Each line in the material below, starting at the one that contains "this 468×264 image." and ending at the one that contains "this 1200×857 image.", should be repeated exactly; the pictures should not.

- Data in this exercise
+---+

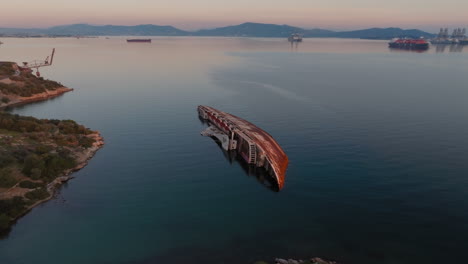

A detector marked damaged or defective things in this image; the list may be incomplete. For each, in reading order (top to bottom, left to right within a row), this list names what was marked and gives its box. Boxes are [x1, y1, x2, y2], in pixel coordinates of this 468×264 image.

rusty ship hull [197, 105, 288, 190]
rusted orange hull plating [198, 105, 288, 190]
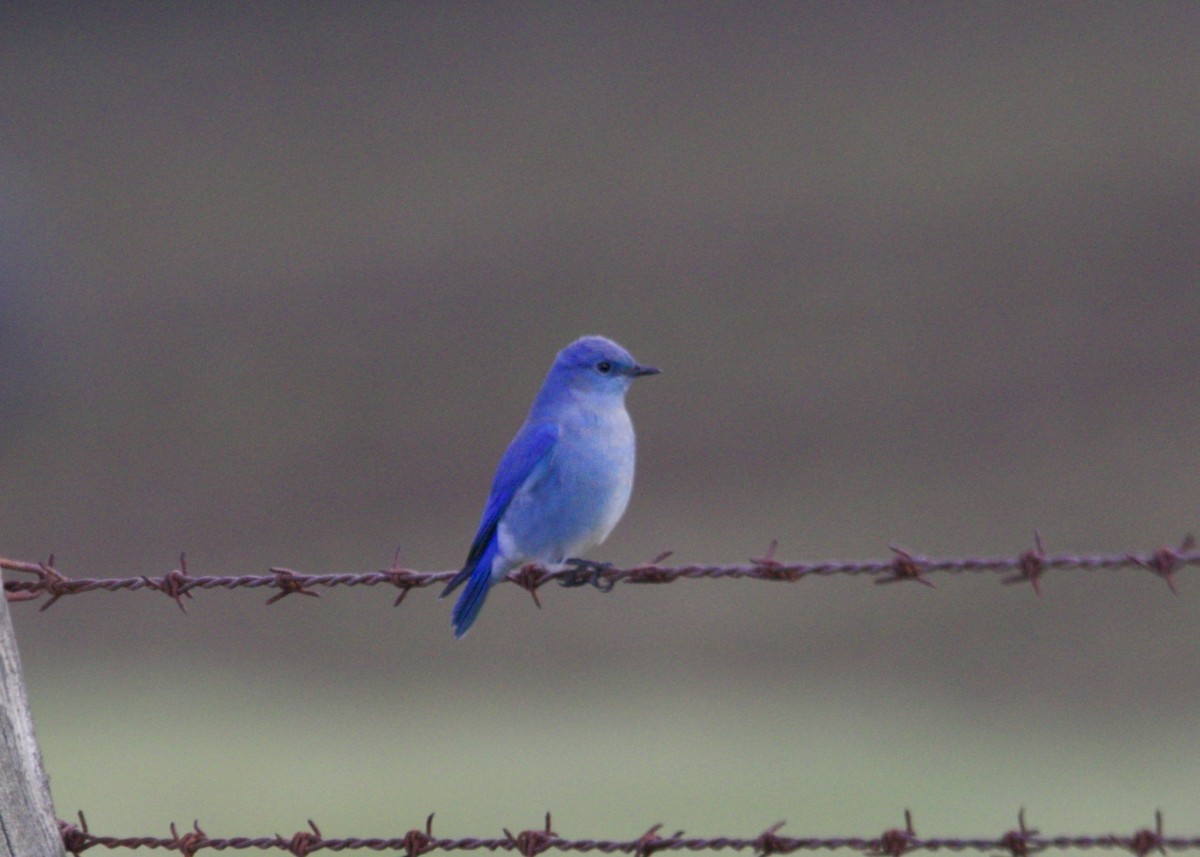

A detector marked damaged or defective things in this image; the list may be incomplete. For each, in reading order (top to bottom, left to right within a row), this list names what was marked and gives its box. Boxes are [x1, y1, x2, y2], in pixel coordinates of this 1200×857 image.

+---+

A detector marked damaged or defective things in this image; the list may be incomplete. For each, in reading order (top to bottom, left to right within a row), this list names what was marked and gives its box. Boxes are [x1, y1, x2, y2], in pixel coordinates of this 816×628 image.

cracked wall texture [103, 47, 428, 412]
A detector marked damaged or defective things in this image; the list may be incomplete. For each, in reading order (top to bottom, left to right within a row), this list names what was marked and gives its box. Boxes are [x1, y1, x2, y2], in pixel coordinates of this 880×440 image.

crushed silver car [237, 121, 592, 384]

+---+

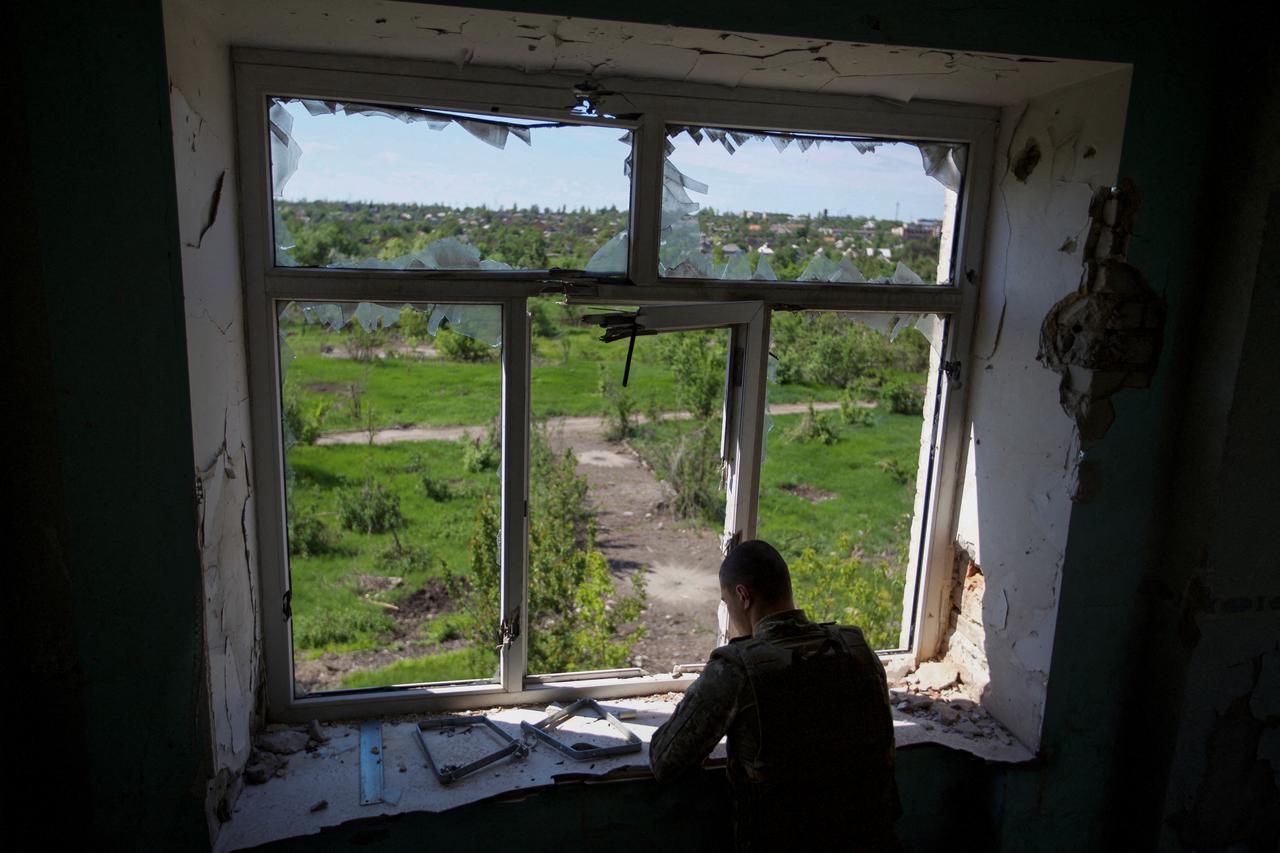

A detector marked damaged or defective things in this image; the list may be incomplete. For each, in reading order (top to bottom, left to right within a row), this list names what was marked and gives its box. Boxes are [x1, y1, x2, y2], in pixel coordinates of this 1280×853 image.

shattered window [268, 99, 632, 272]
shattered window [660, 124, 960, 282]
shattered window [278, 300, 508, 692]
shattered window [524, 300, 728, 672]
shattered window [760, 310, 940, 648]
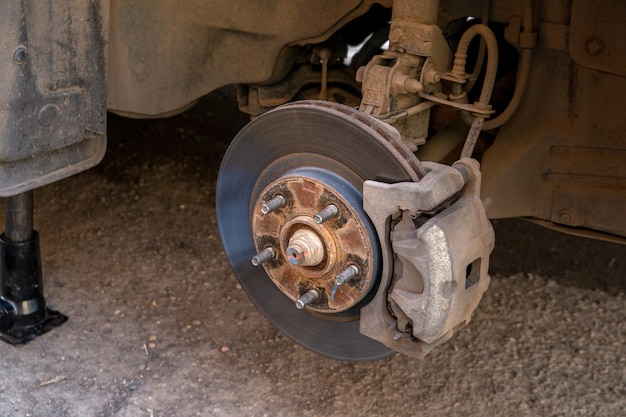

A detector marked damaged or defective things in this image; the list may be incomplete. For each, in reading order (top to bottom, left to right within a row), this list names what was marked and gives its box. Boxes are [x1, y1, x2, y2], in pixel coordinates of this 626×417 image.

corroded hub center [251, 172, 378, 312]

+---+

- Result of this task
A detector marked damaged or defective things in this image; the list may be incomplete. For each, in reading order (top to bottom, left to right within a row), this list names what was marked and gives its box. Boxes are [x1, y1, x2, y2], in pixel coordinates of this 468×264 image.

rusty ship hull [197, 105, 288, 190]
rusted orange hull plating [198, 105, 288, 190]

A detector marked damaged or defective things in this image; the list may be incomplete. For each, in reading order (top to bottom, left to right within a row), this list names what was marked and gives its box. Boxes are [x1, y1, x2, y2], in pixel coordinates of this 1200×857 image.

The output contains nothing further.